## Directions for this task
Scan the lines below; pull out those with "Blue".

Top of Available data

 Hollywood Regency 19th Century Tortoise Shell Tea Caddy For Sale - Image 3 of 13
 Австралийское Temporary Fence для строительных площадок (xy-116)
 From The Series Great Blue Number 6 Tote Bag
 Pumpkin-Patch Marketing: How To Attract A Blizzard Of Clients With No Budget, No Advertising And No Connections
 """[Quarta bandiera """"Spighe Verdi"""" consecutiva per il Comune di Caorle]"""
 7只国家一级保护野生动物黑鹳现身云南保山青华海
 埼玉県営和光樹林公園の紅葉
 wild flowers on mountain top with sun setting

Bottom of Available data
Top of Available data

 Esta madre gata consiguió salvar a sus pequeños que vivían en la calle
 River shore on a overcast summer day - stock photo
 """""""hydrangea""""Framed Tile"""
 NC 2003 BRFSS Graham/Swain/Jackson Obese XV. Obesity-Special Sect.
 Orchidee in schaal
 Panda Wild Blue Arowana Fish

Bottom of Available data

## Exercise answer
 From The Series Great Blue Number 6 Tote Bag
 Panda Wild Blue Arowana Fish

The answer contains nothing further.